**Passage shown**
########################################

Engineer, research group: Diseño Mecánico Computacional Universidad Nacional de Colombia,

Ph. D., research group: Inteligencia Artificial en Educación Universidad Nacional de Colombia,

Ph. D .(c), research group: Diseño Mecánico Computacional Universidad Nacional de Colombia,


Received for review: October 15th, 2010, accepted: March 29st, 2011, final version: March 31th, 2011


ABSTRACT: This paper attempts to show the main aspects which have given evolution to the development of a device belonging to a new pedagogic strategy called educational robotics. We present how starting from the basic design requirements expressed, and after applying a rigorous and methodological design process, the design specifications are obtained according to the different pedagogical, functional, esthetic, constructive, and economic aspects which this strategy proposes to implement.

KEYWORDS: Robotics, active learning, design methodology, innovation in education, engineering, artificial intelligence.

RESUMEN: Este artículo pretende mostrar los aspectos más relevantes en el desarrollo evolutivo del diseño de un dispositivo perteneciente a una nueva estrategia pedagógica denominada Robótica Educativa. Aquí se presenta cómo a partir de los requerimientos básicos de diseño expresados, y luego de aplicar un proceso riguroso y metodológico de diseño, se logra obtener las especificaciones de diseño acordes con los diferentes aspectos pedagógicos, funcionales, estéticos, constructivos y económicos que esta nueva estrategia de enseñanza propone implementar.

PALABRAS CLAVE: Robótica, aprendizaje activo, metodología de diseño, innovación en educación, ingeniería,



One of the cornerstones, and perhaps the most important, in the development of a country is its educational system, which is precisely one of the fundamental scenarios in the solution of the conflict caused by the necessity to operate technology and know how it works to improve the quality of life of a society [1].

From this cornerstone, which joins the substantive functions of teaching, research, university extension departments, university welfare and social outreach, arises the mission of higher education institutions (instituciones de educación superior, IES in Spanish) in Colombia [2].

########################################

**Listed records**
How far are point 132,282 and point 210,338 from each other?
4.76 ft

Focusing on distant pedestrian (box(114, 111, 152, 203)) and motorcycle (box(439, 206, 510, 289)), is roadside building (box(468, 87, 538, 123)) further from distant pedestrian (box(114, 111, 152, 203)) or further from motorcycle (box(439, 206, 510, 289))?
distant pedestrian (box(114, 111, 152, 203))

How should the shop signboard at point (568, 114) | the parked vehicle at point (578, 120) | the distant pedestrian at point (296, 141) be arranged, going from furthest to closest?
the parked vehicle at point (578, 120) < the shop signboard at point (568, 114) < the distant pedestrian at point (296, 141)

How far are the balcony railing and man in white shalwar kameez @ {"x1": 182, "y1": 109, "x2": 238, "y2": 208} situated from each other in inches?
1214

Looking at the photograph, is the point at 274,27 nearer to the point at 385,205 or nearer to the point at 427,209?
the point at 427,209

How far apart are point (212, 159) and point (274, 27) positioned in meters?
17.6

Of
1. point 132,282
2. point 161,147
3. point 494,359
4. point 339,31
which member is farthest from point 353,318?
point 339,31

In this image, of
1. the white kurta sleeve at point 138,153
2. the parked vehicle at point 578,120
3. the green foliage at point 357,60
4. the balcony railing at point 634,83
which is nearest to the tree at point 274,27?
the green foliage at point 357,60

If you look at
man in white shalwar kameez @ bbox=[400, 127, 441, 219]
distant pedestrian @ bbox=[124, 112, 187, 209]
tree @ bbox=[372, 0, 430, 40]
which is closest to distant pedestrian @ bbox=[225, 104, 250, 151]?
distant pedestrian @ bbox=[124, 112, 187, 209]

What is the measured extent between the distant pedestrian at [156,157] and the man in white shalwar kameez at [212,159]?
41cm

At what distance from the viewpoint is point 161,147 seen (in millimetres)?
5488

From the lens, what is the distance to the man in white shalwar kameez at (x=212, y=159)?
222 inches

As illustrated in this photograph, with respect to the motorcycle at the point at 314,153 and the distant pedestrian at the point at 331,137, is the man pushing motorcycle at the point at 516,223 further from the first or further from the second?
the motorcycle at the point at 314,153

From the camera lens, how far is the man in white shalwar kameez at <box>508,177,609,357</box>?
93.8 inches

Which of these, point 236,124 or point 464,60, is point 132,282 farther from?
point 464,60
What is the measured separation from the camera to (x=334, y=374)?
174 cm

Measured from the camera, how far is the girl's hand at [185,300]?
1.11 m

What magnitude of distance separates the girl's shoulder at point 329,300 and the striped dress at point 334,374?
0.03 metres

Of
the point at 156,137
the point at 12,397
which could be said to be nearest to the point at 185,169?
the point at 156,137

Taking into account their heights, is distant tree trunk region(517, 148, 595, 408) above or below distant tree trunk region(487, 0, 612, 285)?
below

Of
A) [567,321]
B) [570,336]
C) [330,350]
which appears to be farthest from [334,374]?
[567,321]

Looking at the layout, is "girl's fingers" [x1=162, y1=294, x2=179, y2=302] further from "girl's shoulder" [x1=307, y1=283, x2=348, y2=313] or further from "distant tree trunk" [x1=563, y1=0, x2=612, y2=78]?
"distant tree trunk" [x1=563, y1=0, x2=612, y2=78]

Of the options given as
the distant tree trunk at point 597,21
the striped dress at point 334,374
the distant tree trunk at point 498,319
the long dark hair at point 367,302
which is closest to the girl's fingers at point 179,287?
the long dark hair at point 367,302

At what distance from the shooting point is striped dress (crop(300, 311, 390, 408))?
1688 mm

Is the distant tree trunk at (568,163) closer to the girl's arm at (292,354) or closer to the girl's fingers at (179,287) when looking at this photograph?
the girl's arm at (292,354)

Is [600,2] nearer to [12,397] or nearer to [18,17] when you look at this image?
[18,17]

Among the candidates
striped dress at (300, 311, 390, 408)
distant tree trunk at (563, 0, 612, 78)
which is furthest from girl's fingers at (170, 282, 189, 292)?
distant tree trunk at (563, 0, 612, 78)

########################################

**Exercise details**
Summarize the passage on educational robotics in two sentences. The material has no role in this exercise.

**Output below**
The paper sets out the main aspects behind the development of a device for educational robotics, a new pedagogic strategy, and shows how a rigorous, methodological design process turns basic design requirements into specifications that fit the strategy's pedagogical, functional, esthetic, constructive, and economic aspects. It calls a country's educational system one of its cornerstones, perhaps the most important, and says the mission of higher education institutions in Colombia arises from that cornerstone.